A/B testing software can reduce loading speed due to the way in which it hosts competing versions of a page. An A/B testing tool can create test scenarios in two ways:
- From the client’s side (front-end)
- Using server-side scripts.
Server-side This form of A/B Testing is faster and are more secure. However, it is also more expensive and complicated to implement.
Most A/B testing softwares operates on a Client-side basis. This is to make editing a site as easy as possible. In order to reduce the impact of testing on a page, the best A/B Testing solutions have found ways to speed up page loading.
A/B Testing procedures vary between agencies. However, most combine a few key features. This is the five-step plan we use at Convertize:
At the end of each testing cycle, it is important to revisit and evaluate the whole process.
Before you’ve even begun to think about what version B might look like, version A needs a thorough examination. The key here is data. Google Analytics is an indispensable tool for web marketers, as it tells you how visitors are using your site.

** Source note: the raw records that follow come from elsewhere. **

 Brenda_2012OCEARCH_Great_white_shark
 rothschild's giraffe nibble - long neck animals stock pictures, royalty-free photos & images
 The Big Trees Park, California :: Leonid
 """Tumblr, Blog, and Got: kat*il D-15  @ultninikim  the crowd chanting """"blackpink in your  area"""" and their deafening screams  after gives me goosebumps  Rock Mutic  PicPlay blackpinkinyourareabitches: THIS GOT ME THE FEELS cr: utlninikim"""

By examining your visitors’ behaviour, and identifying weaknesses in your Conversion Funnel, you will be confident about What needs to be optimized. To understand the Why and the How, other tools are necessary.
Free online software allows you to transform mouse-tracking data into visual heatmaps. Scrollmaps tell you how far down a page visitors get before leaving. These tools can be combined with customer segmentation and exit surveys to show you how visitors experience your site. But you’re not done yet! In order to change how people experience your site, you need to think about consumer psychology. The final part of the research stage is a comprehensive heuristic analysis.

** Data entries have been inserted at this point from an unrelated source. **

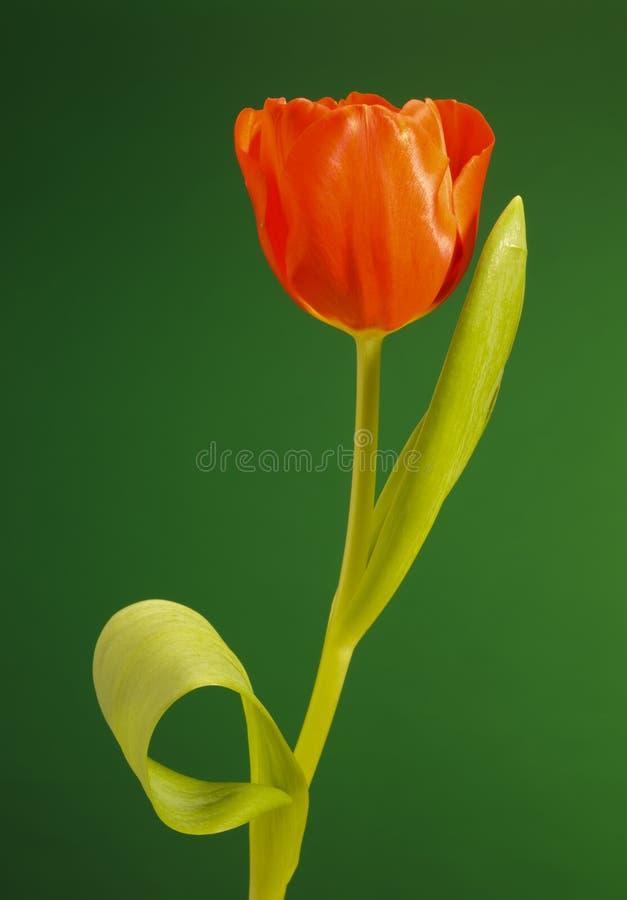 Tulip Flower Royalty Free Stock Photo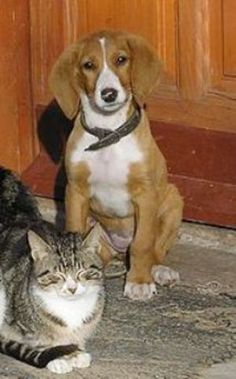 Cats & Dogs: 9 simple steps for introducing your cat to your new puppy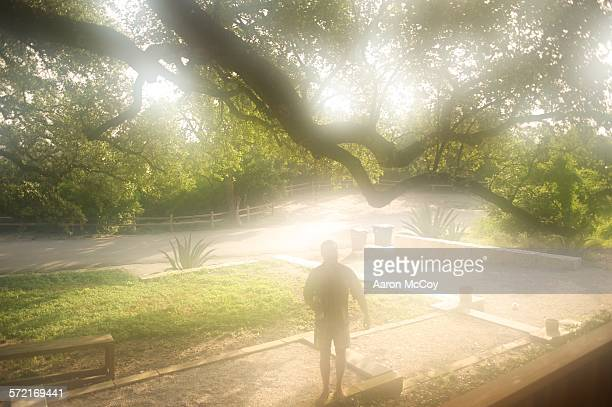 morning heat - humid stock pictures, royalty-free photos & images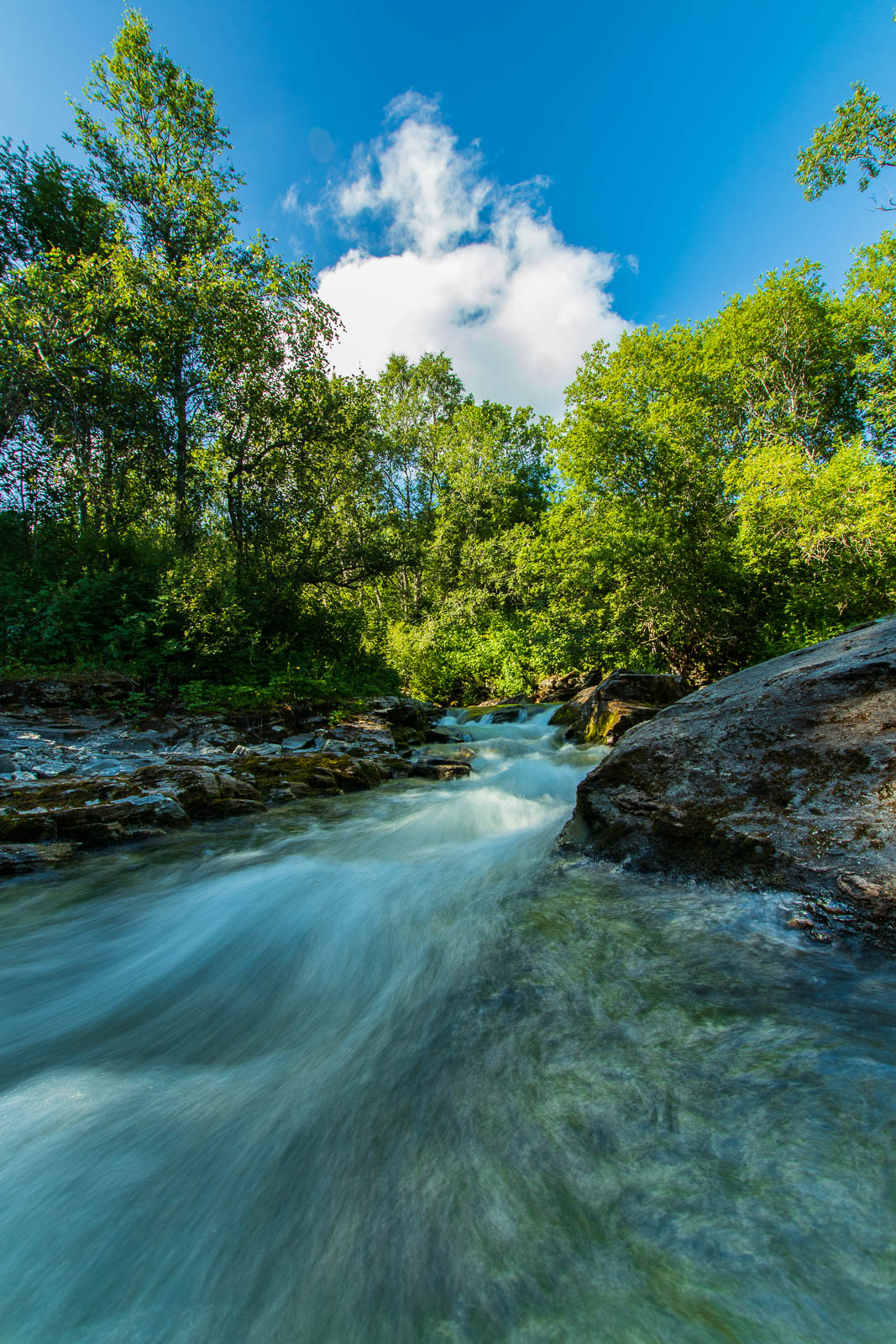 Long exposure - The River - Copyright Trygve Selmer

This is the fun part! You have to put your neck on the line and find a way to change Version A in order to achieve a particular goal. So, what are you going to change? Your call-to-action buttons, your copy, the colours or structure of your sections? Does your page need a facelift or full surgery? Anyone can create a hypothesis, but a good hypothesis takes careful thought.
It is important to be precise about the parameters of your experiment. before launching a test, you will need to decide on:
- Your goal – In order for an A/B testing platform to compare the number of conversions resulting from version A or B, you need to specify an action that it can register. Most commonly this is the URL of a “thank you” page (following a purchase), as it guarantees that you will only receive data from completed purchases. Occasionally, you might want to set a different kind of goal. Clicking on a particular CTA or visiting another page on your site might be the best goal for you to measure.

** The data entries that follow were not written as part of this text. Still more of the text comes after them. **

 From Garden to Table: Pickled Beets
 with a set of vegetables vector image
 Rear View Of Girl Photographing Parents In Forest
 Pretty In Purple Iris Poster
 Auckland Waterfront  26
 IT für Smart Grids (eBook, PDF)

- Which pages you want to target – Testing each product page one by one would take forever, but targeting the wrong pages will obscure your results. Your targeting is usually defined by the URLs on which your changes will apply. Like with online searches, you can define the limits of your test in terms of: “URL Contains”, “URL Ends With” or “URL Equals.”
How you want your traffic to be divided – Some software features a “Multi-Armed Bandit” algorithm that directs the majority of your traffic towards the best performing version of your webpage. This has two advantages. Firstly, it can help to reduce the time taken to achieve significant results. Secondly, it means conversions are not lost by sending valuable traffic to a less-optimal page. However, incase your A/B testing tool does not provide this sort of algorithm, you will need to think about how your traffic should be allocated.
Running an experiment is like sitting in the passenger seat. No matter how much you want to tweak, adjust and alter the process, you have to let the driver take control. However, there is one important decision you have to make: when to end the test. Before starting your test you should decide on the level of “Confidence” you will have to reach before concluding the experiment. 95% confidence is the industry benchmark, but experienced testers might decide to end a test early in certain circumstances.
If there is no variation between A and B, arriving at statistical significance will take a long time. It might be better to try a more substantial “Treatment.” If A is significantly outperforming B, it might be worth cutting your losses and trying something else.
Statistical significance is the foundation for drawing your conclusions. Even so, a significant uplift for version B may not lead you to make sweeping changes to your site. For example, version B might lead visitors to make a purchase more frequently, but it might also lead visitors to make a less profitable kind of purchase. It might reduce the number of returning customers, or cause other unanticipated problems. It may be that you only showed version B to a segment of your customers. In that case, the next step would be to try it on the other segments.
Our expert articles provide a wide range of insights and practical tips on running your own A/B tests.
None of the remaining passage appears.